My big worry was how well she’d be able to get out if I
didn’t
make it back. I’d needed rope to get down to the cave. Faran needed that plus an awful lot of help from both Ssithra and me, mostly due to the giant rainbow-colored holes in her vision. The headaches had eased up a bit after we settled in and the auras went away completely. I didn’t like the idea of leaving my apprentice in this kind of shape at all, much less in such a tight place a hundred miles from the southernmost edge of the eleven kingdoms of man, but I didn’t have much choice.

Once I had my trick bag packed, I slung it to my rig. “I’ll be back as soon as I can.”

“You’d better.” Faran waved me toward the door, then closed her eyes and laid her head back against the rock wall.
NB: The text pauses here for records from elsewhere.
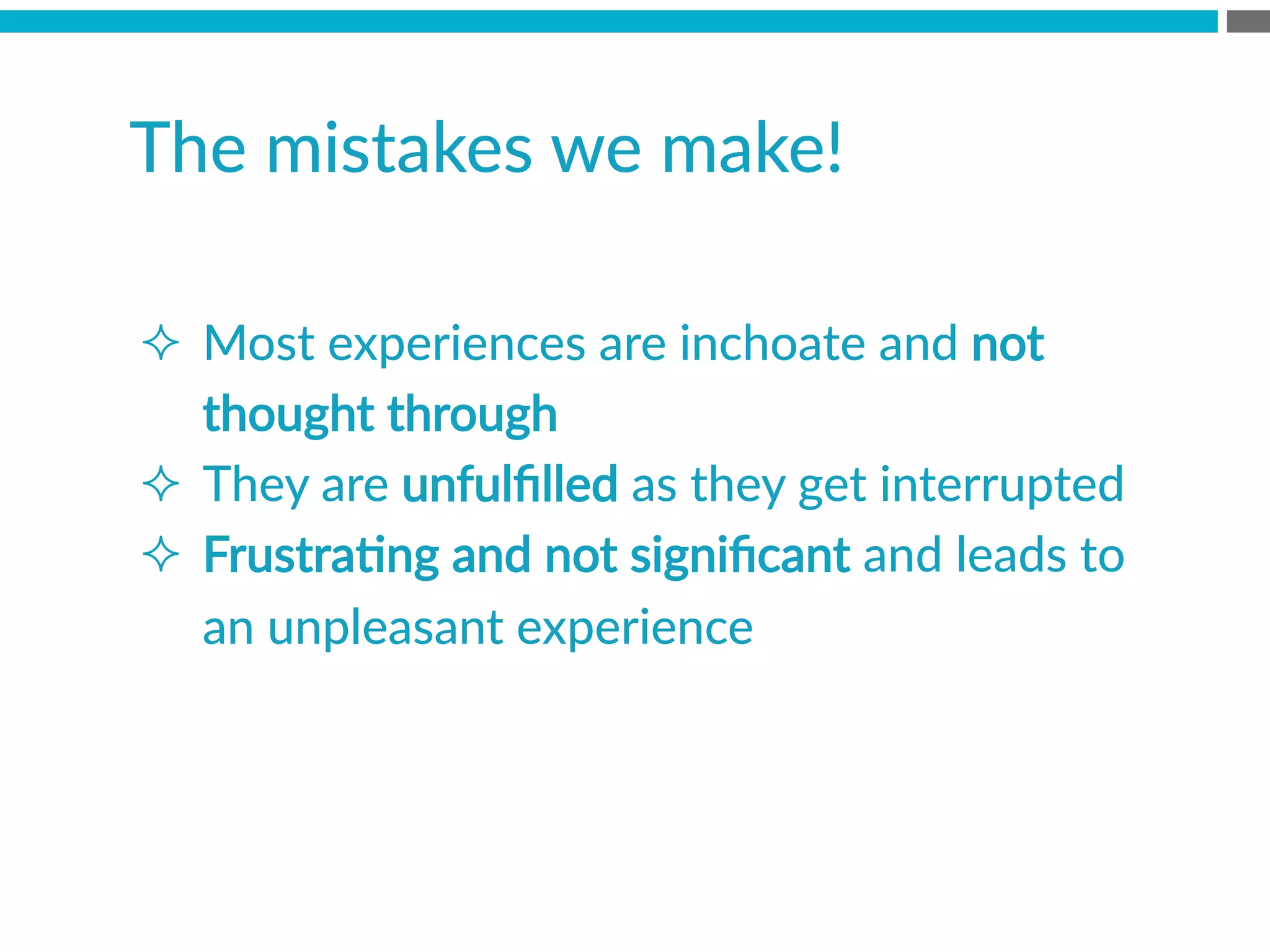 The  mistakes  we  make!  
²  Most  experiences  are  inchoate  and  not  
thought  through
²  They  are  unfulﬁlled  as  they  get  interrupted
²  FrustraBng  and  not  signiﬁcant  and  leads  to  
an  unpleasant  experience

 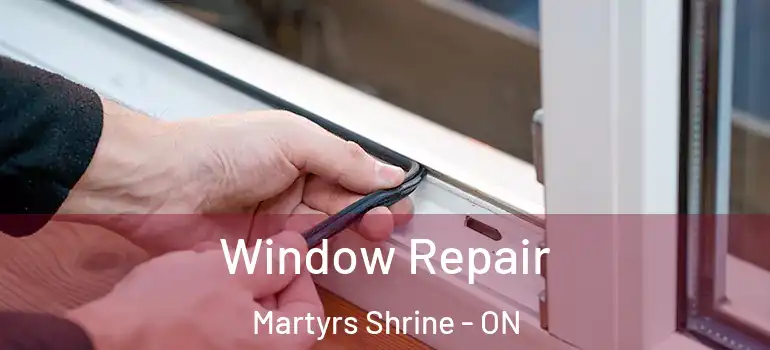  Window Repair Martyrs Shrine - ON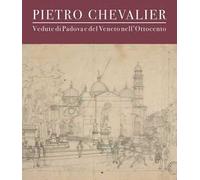 Pietro Chevalier. Ediz. illustrata
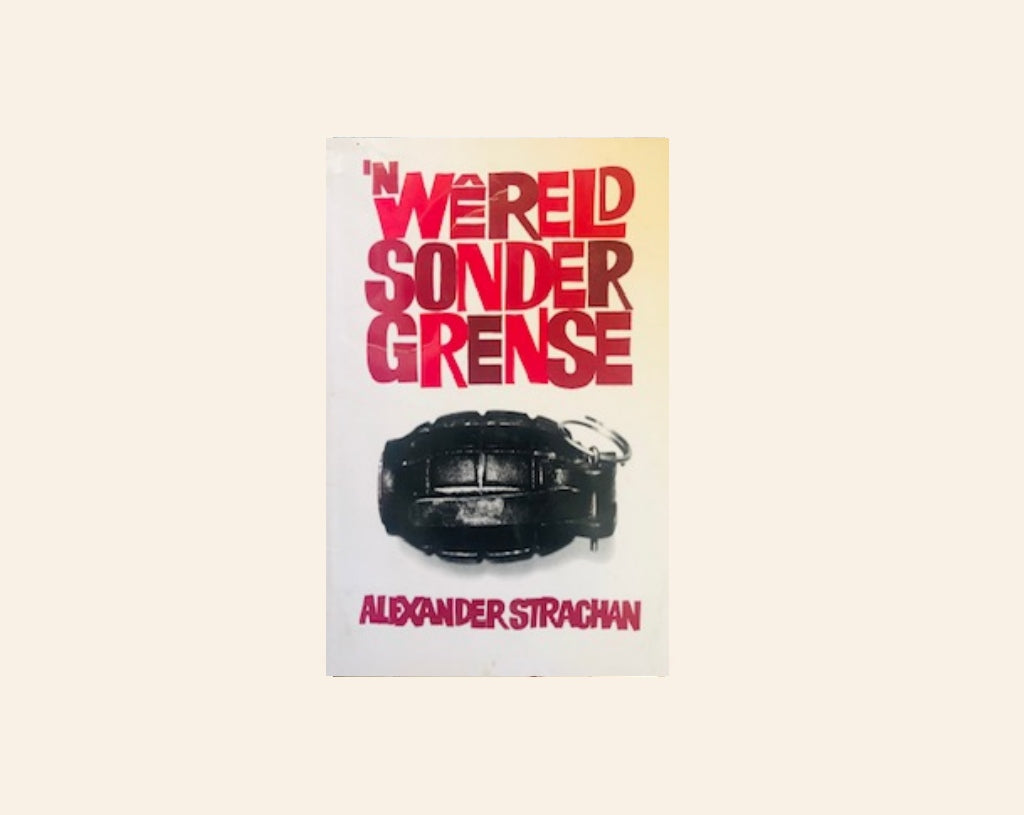 ’n Wêreld sonder grense - Alexander Strachan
Even with the rope it was a tough climb—wet and slippery from the spray coming off the wild rapids below.

*   *   *

The
entrance to the cultic temple lay in another water-carved ravine. This one was much broader—more a canyon, really—and it lay just on the edge of an incredibly ancient and dense forest. There were only two truly virgin forests remaining in the eleven kingdoms—places where the hand of man had never felled a tree. The heart of the gigantic wood around White Fang Mountain, and Twilight in Dan Eyre. This felt infinitely older and more dangerous than either of them. No surprise really since it belonged to the Kreyn.

According to Smoldering Flame, his cultists had built their temple where they did because the canyon lay in one of the undisputed territories that surrounded the Kreyn’s ancient enclaves. Established by a treaty between the Oaken Throne and the Emerald, the territories provided an uninhabited buffer between the peoples. They were among the most lightly trafficked lands anywhere inside the wall—perfect for the cultists.

I arrived at the lip of the canyon shortly after dawn and about a mile below the temple’s entrance. Yellow clay turned the river into a thick golden snake slithering ever eastward to the sea. As I worked my way carefully westward, the gentle rush of the water fifty yards below me slowly blurred into the deeper roar of the waterfall that lay just to the west of the hidden door to the temple.

The Smoldering Flame had written the plan of the temple into my mind in a series of intensely detailed pictures, very much in the way Namara used to brief us before a mission. It was a painful reminder of all that I had lost. I needed to slip past three guard posts on my way upriver, and it took me well over an hour to travel that one short mile.

The last of the three stood on a concealed platform high up in an enormous arimandro tree barely fifty feet from the hidden entrance. I crawled another ten yards before slipping in under some sort of low and thorny evergreen that reminded me of a juniper. It had a fair view of the falls—though I couldn’t actually see the crack in the canyon wall where the door lay hidden—and provided a thick patch of shade.

Wake up, my friend.
I reached into my trick bag and pulled out a handful of raisins and nuts.

Are we there yet?
asked Triss.

As close as we’re going to get this side of sunset.
I filled him in on the details of our immediate situation while I ate a cold breakfast.

Can you see the smoke from the temple?

No, not even knowing exactly where to look.
Another reason the cultists had chosen this particular site was the waterfall. By piping the smoke from the god’s altar fires out behind the waterfall, they were able to hide what little came through the water in the mist.
Very neat work.

Now we wait.

Now we wait. Are you up to holding the shroud? I’d love to catch a few hours’ sleep.
It was day, and a bright one, but the thick brush kept out the worst of it.

I think so. At least until the hour before the sun is highest. The days are longer and brighter here than anywhere on our side of the wall, but it’s cooler, too. Strange magic, that. I wonder what drives it.